Le maîtres des ombres de Roger Zelazny

couv47956539Roger Zelazny est un auteur que j’apprécie beaucoup. J’ai lu Le maîtres des ombres, il y a quelques jours, ce qui en fait mon 5 livres lus de cet auteur. Je n’ai pas encore commencé son cycle des princes d’ambres, il faudrait que je m’y mette.

Synosis :

” Je suis Le Maître des Ombres ! Seigneur du Bastion de l’Ombre ! Je suis Jack le voleur qui marche en silence et dans l’ombre ! J’ai été décapité à Iglès et j’ai resurgi des Fosses à Immondices de Glyve. J’ai bu le sang d’un vampire et dévoré une roche. Je suis celui qui a rompu le Traité. Celui qui a inscrit un faux nom sur le livre d’Ells. Je suis le prisonnier du joyau. J’ai dupé le Seigneur du Fort-Colère et je retournerai me venger de lui. Je suis l’ennemi de mes ennemis.” Une Terre figée où existent une Face Diurne, celle de la technologie, une Frange Crépusculaire et une Face Nocturne, celle de l’Art Occulte. C’est dans ce décor de science-fantasy que le père des Neuf Pinces d’Ambre fait évoluer Jack, une créature prête à tout pour se venger de celui qui lui a volé la femme qu’il aimait, la belle Evène. Michael Moorcock a créé Elric et l’a tué, Roger Zelazny a créé Jack et l’a fait revenir d’entre les morts.

Avec les romans de Zelazny, j’ai l’habitude d’être perdu au début du roman puis, au fil de l’histoire, d’y voir plus clair et d’être happé par l’histoire. Ici, avec Le maître des ombres, c’est plutôt l’inverse qui s’est passé. J’ai beaucoup apprécié la moitié du livre où l’on suit Jack dans les fosses à immondices de Glyves.
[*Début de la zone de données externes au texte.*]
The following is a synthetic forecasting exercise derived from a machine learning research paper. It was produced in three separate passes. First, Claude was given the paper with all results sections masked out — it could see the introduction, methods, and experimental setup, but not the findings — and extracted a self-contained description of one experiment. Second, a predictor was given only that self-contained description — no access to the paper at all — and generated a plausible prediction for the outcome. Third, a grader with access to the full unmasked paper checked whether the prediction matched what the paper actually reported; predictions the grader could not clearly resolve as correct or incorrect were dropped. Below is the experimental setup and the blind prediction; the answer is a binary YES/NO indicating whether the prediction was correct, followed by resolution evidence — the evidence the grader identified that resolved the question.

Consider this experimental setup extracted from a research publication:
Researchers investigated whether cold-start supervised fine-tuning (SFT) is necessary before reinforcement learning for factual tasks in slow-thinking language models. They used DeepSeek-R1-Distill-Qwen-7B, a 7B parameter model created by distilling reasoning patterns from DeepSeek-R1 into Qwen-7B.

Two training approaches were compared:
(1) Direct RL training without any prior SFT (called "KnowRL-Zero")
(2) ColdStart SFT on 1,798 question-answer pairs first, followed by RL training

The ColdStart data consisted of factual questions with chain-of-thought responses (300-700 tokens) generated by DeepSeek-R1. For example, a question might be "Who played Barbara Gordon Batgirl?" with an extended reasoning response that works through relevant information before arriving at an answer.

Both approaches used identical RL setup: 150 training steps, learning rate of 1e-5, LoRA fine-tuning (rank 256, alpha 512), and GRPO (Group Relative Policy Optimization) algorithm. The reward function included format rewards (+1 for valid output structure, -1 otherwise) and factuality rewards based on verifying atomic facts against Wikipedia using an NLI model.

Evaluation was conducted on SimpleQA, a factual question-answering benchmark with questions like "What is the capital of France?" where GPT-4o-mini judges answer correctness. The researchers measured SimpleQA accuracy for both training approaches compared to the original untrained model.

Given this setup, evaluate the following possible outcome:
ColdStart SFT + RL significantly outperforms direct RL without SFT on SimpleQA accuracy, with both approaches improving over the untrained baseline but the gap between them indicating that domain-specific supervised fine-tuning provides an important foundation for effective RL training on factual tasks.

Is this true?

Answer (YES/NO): YES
Sauf qu’après la moitié, j’ai été un peu « largué », on suit ses histoires, ça va très vite et s’enchaînent (comme dans ses autres romans que j’ai lu), sauf que cette fois ci, j’ai perdu de l’intérêt aux récits de Jack, qui devient plus philosophique avec des thèmes déjà abordés précédemment dans ses romans (enfin ce que j’ai lu, je n’ai pas fait gaffe à la chronologie) comme la dualité de l’être humain, son pouvoir, sa recherche et ce qu’il en fait, etc. En fait, dans cette lecture, on suit une sorte de parcours initiatique depuis Glyve, avec l’évolution et les tergiversations de Jack.
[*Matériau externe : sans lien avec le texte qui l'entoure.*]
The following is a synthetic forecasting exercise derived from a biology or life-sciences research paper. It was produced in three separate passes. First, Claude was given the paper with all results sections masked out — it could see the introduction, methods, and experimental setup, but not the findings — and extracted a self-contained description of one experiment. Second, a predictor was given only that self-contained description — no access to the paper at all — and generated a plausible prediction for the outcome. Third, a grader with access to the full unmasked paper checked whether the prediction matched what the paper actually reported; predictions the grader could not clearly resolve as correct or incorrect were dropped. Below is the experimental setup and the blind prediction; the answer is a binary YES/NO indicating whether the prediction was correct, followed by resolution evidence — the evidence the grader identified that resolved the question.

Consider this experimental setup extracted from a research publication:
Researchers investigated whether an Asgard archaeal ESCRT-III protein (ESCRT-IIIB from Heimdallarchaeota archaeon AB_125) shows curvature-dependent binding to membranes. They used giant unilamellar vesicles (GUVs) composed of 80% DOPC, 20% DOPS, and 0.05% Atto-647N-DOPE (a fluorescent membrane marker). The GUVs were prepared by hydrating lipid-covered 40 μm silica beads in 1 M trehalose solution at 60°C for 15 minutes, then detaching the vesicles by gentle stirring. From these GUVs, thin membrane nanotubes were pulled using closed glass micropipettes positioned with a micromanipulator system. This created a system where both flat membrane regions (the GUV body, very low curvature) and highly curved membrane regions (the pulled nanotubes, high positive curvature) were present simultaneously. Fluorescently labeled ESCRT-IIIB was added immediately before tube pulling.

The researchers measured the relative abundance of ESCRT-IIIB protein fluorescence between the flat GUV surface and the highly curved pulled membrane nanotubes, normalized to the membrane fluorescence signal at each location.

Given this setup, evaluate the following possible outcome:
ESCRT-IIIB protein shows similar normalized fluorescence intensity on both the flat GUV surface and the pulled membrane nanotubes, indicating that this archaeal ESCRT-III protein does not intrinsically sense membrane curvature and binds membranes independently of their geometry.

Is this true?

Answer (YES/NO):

A côté de ça, j’ai adoré le personnage de Jack, du seigneur chauve-souris et de l’univers en lui-même (La terre qui ne tourne plus avec un côté lumineux où vive les êtres humains et un côté sombre où vive des « êtres » aux pouvoirs spéciaux, dont Jack. Mais malheureusement, l’auteur ne s’est pas attardé sur ces personnages ni cette Terre et la raison de cette configuration et origine des êtres de l’ombre. C’est dommage, vu que c’est ce qui m’intéressait le plus dans cette lecture.
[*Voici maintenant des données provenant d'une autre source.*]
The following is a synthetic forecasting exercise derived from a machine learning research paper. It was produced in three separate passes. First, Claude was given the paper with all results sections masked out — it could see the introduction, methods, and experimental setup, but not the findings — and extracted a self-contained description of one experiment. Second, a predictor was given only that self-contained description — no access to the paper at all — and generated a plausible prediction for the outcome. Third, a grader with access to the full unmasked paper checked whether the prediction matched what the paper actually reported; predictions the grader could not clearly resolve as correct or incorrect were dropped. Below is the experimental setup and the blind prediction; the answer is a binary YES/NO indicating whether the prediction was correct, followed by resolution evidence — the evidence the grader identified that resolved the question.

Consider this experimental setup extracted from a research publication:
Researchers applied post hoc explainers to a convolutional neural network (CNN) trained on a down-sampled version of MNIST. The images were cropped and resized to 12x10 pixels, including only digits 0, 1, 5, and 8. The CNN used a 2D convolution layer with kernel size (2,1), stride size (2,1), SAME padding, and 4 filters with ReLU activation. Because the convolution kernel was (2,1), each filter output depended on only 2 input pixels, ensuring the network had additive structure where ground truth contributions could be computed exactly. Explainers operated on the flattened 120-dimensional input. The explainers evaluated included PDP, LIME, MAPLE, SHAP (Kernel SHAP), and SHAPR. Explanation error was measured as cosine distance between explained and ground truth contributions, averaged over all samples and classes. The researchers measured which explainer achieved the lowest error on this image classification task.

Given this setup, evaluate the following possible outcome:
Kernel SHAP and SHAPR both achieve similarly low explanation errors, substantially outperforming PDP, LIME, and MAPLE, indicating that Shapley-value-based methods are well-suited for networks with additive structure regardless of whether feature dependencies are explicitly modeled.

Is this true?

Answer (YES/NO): NO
D’un côté, je ne peux pas dire que ce soit mauvais, car ce n’est pas le cas. Mais ce n’est pas une lecture qui m’a tend convaincue dans son ensemble. Ce n’est clairement pas mon préféré de Zelazny, de loin d’ailleurs vu que pour le moment, c’est celui que j’ai le moins aimé. Ça reste une lecture intéressante, dont l’auteur a mis de côté l’aspect développement des personnages/univers pour se « concentrer » sur l’aspect « philosophique ». Ce n’est pas trop ma tasse de thé dans l’ensemble ou du moins la façon dont c’est développé ici.